"We are older, but not idiots", "we want a solution

for the elderly who do not have a computer"

, "the digital divide is a social divide"... The elderly of the Madrid neighborhood of Orcasitas have protested this morning against the bank mistreatment that they say suffer every day in the branches of the Usera district.

Users report

the huge queues they have to endure

at the doors of the CaixaBank and Banco Santander branches, where they sometimes have to wait between one and two hours to be served.

Neighbors criticize that the branch staff ask them to

do the paperwork online,

when the majority are older people who do not have a computer or understand technology.

"We are fed up. We are older people who do not use computers. If you ask the bank for help, they charge you two euros for management every time you sit at the table. You have here the account of a lifetime and it is impossible come in.

They close the door in your face

," complains Charo Paredes, one of those affected.

According to his testimony, the situation of the branches has worsened after the pandemic and the malfunction has increased considerably

after the merger between CaixaBank and Bankia

.

"You can spend two hours to be attended to and you have to arrive before 11 because, after that time, they send you to the ATM," says Esperanza Guillén.

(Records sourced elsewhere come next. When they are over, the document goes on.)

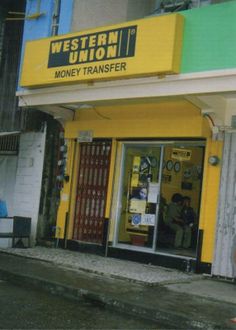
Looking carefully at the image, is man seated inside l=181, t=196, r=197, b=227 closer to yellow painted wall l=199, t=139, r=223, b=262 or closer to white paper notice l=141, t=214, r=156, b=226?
white paper notice l=141, t=214, r=156, b=226

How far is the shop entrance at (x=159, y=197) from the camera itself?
12.0 m

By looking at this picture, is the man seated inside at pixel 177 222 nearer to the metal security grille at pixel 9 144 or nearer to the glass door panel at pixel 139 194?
the glass door panel at pixel 139 194

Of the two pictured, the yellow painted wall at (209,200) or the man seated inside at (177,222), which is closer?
the yellow painted wall at (209,200)

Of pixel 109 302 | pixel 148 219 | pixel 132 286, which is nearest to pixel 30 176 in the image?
pixel 148 219

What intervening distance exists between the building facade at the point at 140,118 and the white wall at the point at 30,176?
0.55 m

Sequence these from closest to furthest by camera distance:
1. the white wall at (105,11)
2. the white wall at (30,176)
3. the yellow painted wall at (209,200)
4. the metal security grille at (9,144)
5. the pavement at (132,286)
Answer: the pavement at (132,286), the yellow painted wall at (209,200), the white wall at (105,11), the white wall at (30,176), the metal security grille at (9,144)

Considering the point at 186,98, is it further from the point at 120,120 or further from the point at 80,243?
the point at 80,243

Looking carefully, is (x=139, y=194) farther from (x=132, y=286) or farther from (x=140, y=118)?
(x=132, y=286)

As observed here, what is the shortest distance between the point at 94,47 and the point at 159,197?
135 inches

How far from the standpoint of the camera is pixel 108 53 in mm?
10781

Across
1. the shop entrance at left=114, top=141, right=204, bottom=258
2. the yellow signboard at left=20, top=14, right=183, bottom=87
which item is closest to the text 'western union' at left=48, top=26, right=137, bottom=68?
the yellow signboard at left=20, top=14, right=183, bottom=87

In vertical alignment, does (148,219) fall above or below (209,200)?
below

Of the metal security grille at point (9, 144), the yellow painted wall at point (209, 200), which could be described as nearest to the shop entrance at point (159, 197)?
the yellow painted wall at point (209, 200)

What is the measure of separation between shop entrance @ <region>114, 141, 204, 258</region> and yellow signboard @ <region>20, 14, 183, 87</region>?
2.13m
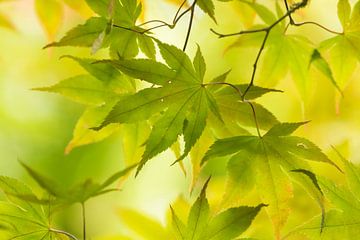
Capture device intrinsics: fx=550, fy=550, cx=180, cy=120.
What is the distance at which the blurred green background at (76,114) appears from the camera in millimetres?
2174

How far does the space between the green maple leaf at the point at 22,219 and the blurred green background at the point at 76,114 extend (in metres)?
1.48

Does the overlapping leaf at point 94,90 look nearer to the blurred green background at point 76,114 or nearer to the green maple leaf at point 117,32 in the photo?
the green maple leaf at point 117,32

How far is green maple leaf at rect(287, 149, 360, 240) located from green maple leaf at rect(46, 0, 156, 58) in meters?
0.28

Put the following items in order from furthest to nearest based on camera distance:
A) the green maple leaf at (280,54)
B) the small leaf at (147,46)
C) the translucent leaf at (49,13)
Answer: the translucent leaf at (49,13), the green maple leaf at (280,54), the small leaf at (147,46)

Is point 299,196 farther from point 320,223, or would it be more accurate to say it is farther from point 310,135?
point 310,135

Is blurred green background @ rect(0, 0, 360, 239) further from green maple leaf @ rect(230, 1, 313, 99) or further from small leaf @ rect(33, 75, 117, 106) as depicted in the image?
small leaf @ rect(33, 75, 117, 106)

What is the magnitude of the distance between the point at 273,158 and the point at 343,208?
4.0 inches

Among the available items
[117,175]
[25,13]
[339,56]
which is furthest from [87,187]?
→ [25,13]

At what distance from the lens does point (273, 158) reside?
2.23 feet

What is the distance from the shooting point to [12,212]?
64 cm

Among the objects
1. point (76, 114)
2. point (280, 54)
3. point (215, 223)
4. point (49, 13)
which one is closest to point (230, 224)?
point (215, 223)

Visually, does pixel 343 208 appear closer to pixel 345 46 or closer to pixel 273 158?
pixel 273 158

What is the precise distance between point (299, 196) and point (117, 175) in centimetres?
73

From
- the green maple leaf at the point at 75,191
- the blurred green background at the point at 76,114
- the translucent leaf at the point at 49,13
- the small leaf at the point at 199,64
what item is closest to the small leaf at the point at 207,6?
the small leaf at the point at 199,64
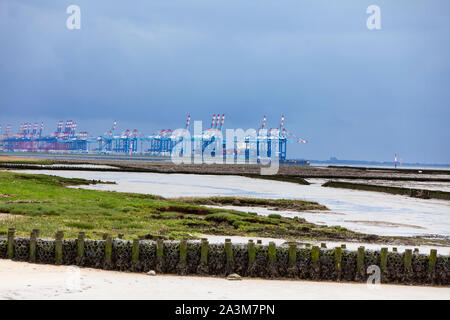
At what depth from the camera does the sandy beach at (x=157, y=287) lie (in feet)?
43.7

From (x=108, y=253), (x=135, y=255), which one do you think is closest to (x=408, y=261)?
(x=135, y=255)

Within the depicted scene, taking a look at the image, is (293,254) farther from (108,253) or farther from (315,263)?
(108,253)

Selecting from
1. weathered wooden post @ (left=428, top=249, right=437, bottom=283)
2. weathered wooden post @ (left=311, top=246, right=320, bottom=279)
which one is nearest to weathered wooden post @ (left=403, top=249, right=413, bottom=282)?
weathered wooden post @ (left=428, top=249, right=437, bottom=283)

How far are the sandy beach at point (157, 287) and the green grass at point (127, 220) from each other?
11.3ft

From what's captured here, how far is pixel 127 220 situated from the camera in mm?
24266

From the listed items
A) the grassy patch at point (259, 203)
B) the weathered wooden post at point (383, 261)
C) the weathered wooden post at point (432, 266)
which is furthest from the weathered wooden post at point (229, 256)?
the grassy patch at point (259, 203)

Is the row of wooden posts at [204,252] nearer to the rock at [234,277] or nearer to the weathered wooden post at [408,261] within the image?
the weathered wooden post at [408,261]

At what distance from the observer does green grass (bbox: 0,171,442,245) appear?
20903 mm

The Orcasitas Neighborhood Association has made several requests

to the directors of both offices to improve their services

and fed up with their demands not being heard, they have called a protest this morning to demand that customers be properly served.

"In the first nine months of the year,

CaixaBank obtained a profit of 2,457 million euros

, 17.7% more than the same period of the previous year; and the entity headed by Ana Patricia Botín

7,316 million euros

, 25.1% more than the previous year. How is it possible that with such benefits the service they provide is getting worse each time?", they ask themselves from the neighborhood association.

Older customers

criticize the "exploitation and humiliation"

to which they are being subjected: "This cannot be put up with. They don't even process your receipts. We are not going to let them continue to humiliate us. They treat you as if they were nightclub bouncers. We have to depend on our children to help us do the paperwork," said Félix López-Rey, councilor for Más Madrid present at the protest through a loudspeaker.